**What you should do**
Show each line below that contains the word "which". Letter case must match.

**Given records**
========================================

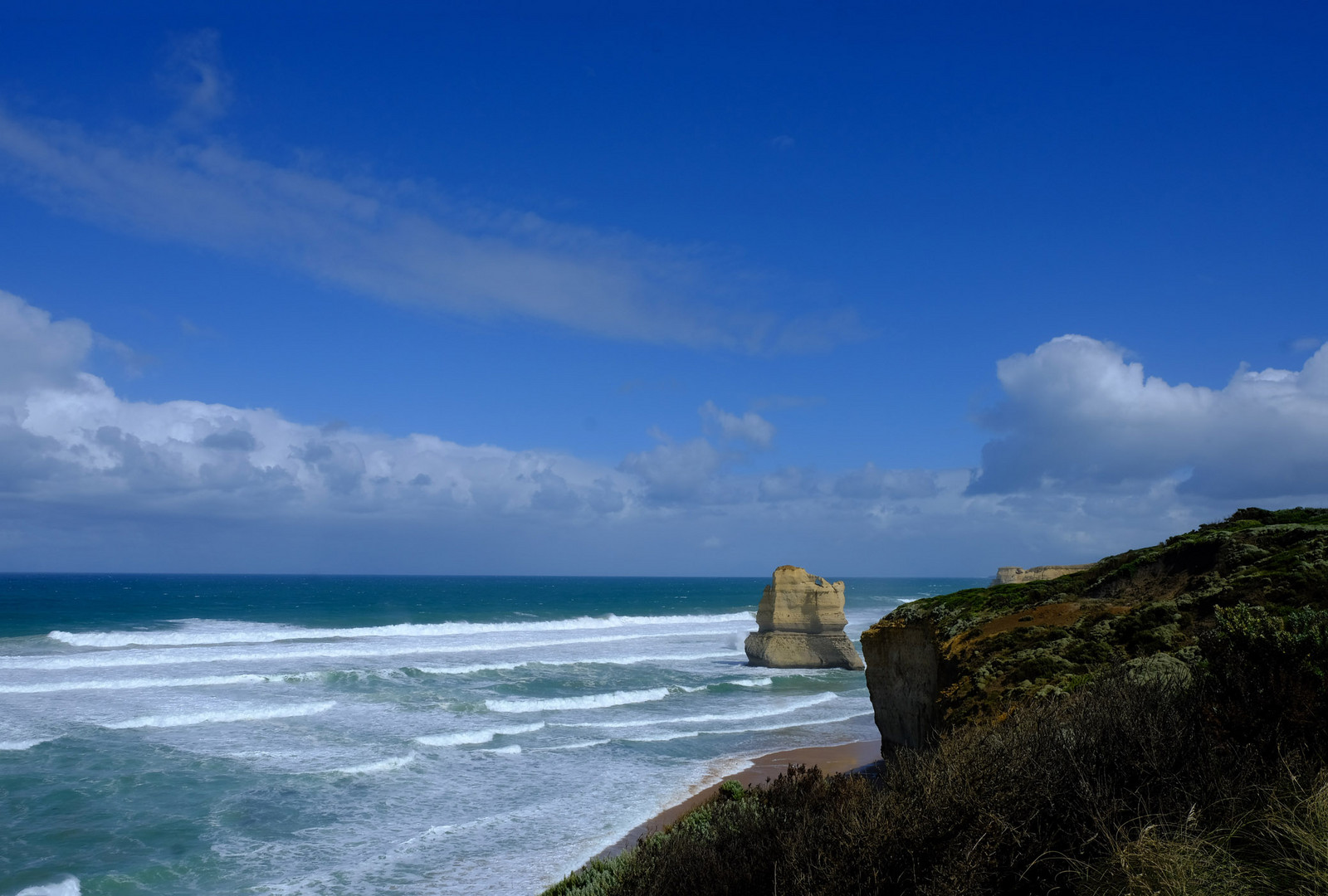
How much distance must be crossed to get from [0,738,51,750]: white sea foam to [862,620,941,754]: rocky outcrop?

========================================

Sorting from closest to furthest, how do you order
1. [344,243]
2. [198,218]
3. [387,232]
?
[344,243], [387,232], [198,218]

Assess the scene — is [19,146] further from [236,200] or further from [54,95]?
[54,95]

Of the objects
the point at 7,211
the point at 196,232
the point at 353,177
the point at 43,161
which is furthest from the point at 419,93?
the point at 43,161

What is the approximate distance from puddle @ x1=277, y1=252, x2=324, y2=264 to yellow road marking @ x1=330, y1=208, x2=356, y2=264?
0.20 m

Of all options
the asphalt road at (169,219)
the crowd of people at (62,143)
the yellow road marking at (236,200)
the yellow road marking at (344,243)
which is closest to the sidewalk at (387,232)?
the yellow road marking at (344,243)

========================================

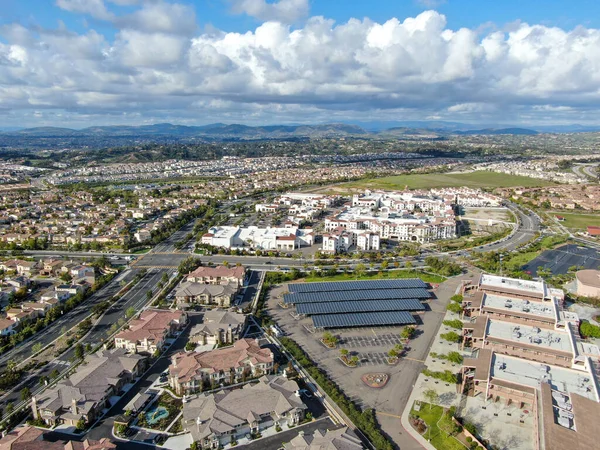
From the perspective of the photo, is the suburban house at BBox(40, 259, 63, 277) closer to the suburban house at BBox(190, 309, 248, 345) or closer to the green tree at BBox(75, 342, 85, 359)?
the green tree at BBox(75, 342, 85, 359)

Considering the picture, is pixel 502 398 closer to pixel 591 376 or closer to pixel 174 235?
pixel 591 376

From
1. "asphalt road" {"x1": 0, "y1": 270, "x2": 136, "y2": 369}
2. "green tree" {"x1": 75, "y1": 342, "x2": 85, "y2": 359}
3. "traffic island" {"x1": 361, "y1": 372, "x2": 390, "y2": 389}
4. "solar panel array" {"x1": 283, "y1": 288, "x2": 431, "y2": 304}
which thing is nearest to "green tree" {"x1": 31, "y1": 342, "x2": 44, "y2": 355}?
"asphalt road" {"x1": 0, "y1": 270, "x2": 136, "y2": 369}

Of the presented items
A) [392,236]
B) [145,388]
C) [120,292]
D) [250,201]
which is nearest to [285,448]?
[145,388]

========================================

**Correct output**
which is furthest from the point at 419,93?
which is closest to the sidewalk at (387,232)?
which thing is nearest to "green tree" {"x1": 31, "y1": 342, "x2": 44, "y2": 355}?
which is nearest to [285,448]?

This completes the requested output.